WHAT THE TASK REQUIRES → Lay out these lines as a Markdown table with the columns "Row" and "Line", numbering each row and leaving out the blank lines.
»»
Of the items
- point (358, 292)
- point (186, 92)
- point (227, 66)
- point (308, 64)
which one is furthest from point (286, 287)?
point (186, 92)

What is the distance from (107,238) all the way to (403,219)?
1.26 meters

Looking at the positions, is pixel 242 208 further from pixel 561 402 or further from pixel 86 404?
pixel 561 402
««
REPLY →
| Row | Line |
|---|---|
| 1 | Of the items |
| 2 | - point (358, 292) |
| 3 | - point (186, 92) |
| 4 | - point (227, 66) |
| 5 | - point (308, 64) |
| 6 | which one is furthest from point (286, 287)? |
| 7 | point (186, 92) |
| 8 | What is the distance from (107,238) all the way to (403,219)? |
| 9 | 1.26 meters |
| 10 | Looking at the positions, is pixel 242 208 further from pixel 561 402 or further from pixel 86 404? |
| 11 | pixel 561 402 |